Horrific Thai road smash kills 25, two toddlers among the dead

Civil defence personnel at the site of the accident, which claimed the lives of 25 people, in Chonburi, Thailand, on Jan 2, 2017. PHOTO: THE NATION/ASIA NEWS NETWORK
Civil defence personnel at the site of the accident, which claimed the lives of 25 people, in Chonburi, Thailand, on Jan 2, 2017. PHOTO: THE NATION/ASIA NEWS NETWORK

BANGKOK (AFP) - A minivan and a pickup truck both packed with passengers collided in eastern Thailand on Monday (Jan 2), killing 25 people in a harrowing reminder of the country's notoriously dangerous roads.

Police said the minivan driver lost control and ploughed through a central reservation into oncoming traffic in the eastern province of Chonburi.

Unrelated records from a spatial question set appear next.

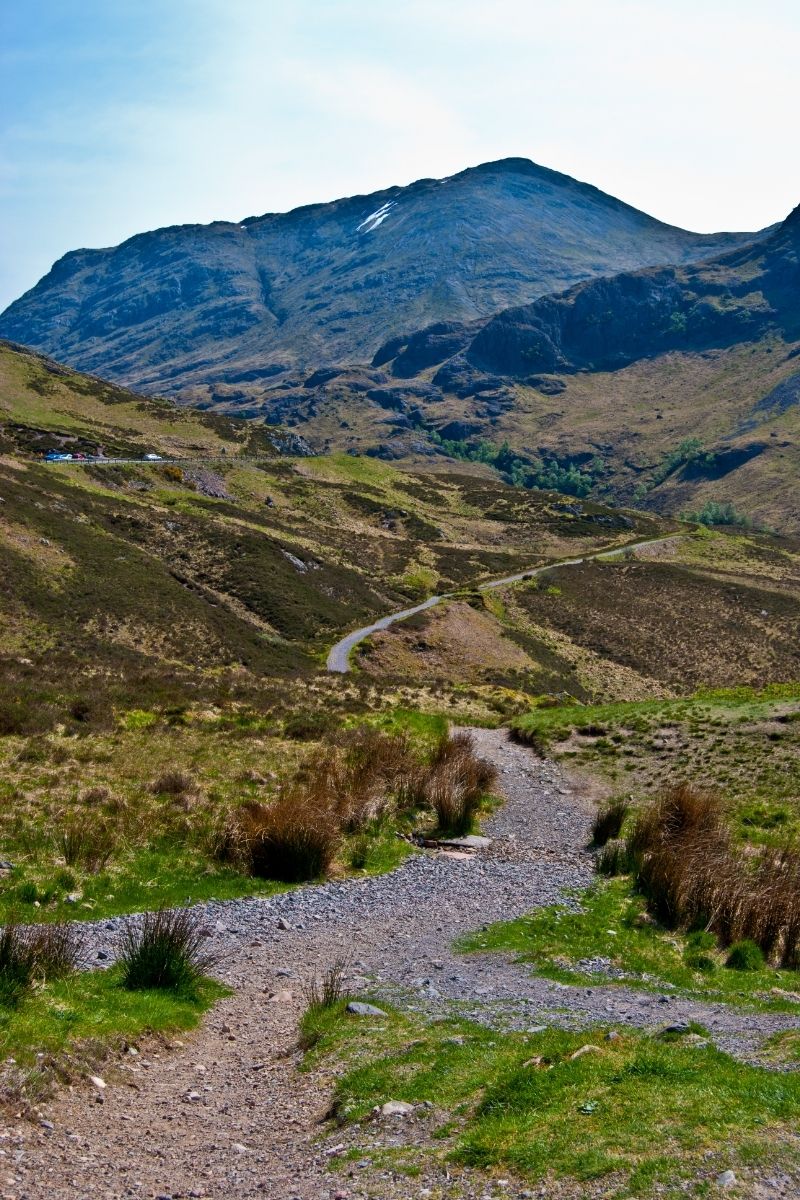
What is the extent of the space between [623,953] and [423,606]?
61.7 metres

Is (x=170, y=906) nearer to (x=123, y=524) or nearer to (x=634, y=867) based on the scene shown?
(x=634, y=867)

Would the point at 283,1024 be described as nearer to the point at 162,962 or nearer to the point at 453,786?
the point at 162,962

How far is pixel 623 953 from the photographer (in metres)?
13.8

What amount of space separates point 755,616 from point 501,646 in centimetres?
3491

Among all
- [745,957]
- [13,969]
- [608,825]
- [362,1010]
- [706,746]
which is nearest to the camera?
[13,969]

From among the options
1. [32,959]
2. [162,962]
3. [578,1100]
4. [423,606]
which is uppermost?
[578,1100]

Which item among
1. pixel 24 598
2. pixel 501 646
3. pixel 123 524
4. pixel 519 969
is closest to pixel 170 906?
pixel 519 969

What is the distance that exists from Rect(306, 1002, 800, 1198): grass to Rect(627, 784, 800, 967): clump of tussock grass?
542 cm

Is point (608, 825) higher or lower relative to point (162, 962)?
lower

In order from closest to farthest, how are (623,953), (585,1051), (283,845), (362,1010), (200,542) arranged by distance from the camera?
1. (585,1051)
2. (362,1010)
3. (623,953)
4. (283,845)
5. (200,542)

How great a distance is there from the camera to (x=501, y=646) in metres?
67.9

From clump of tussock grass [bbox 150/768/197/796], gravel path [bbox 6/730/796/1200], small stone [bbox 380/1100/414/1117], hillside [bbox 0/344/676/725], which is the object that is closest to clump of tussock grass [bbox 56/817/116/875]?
gravel path [bbox 6/730/796/1200]

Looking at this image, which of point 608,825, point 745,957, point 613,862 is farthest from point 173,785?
point 745,957

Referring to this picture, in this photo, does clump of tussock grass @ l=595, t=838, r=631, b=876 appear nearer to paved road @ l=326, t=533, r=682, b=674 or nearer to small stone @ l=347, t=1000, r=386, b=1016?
small stone @ l=347, t=1000, r=386, b=1016
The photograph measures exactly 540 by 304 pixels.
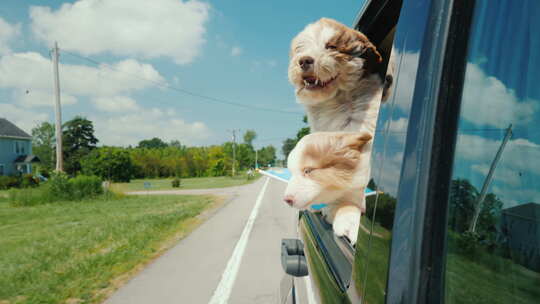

Both vehicles burst into flames.

"Twenty-five people were killed in the road accident," Police Lieutenant Colonel Wiroj Jamjamras at Ban Bueng provincial police station told AFP, adding two toddlers were among the dead.

"The victims were killed by fire or the impact," he added.

Wiroj said 15 people were inside the minivan while 12 passengers were packed into the pickup truck.

Two were injured but are expected to survive, he added.

Footage broadcast on Channel 3 showed firefighters tackling the burning, twisted wreckage of the two vehicles.

Despite relatively good infrastructure, Thailand has the world's second most dangerous roads in terms of per capita deaths, according to data collected by the World Health Organization in a 2015 report.

Fatalities tend to rise in the New Year week and during Songkran, a religious festival in April, when millions of low-paid workers return to the countryside from their city jobs to see family.

Both weeks are dubbed the "Seven Deadly Days" in Thai media, with the government keeping a daily death tally during those two periods to try to encourage better road safety.

As of Sunday - the fourth day of the country's New Year holiday week - 280 people had died on Thailand's roads, a 10 per cent increase on last year.

Some 43 per cent of the recorded smashes involved drink-driving and 82 per cent involved motorbikes.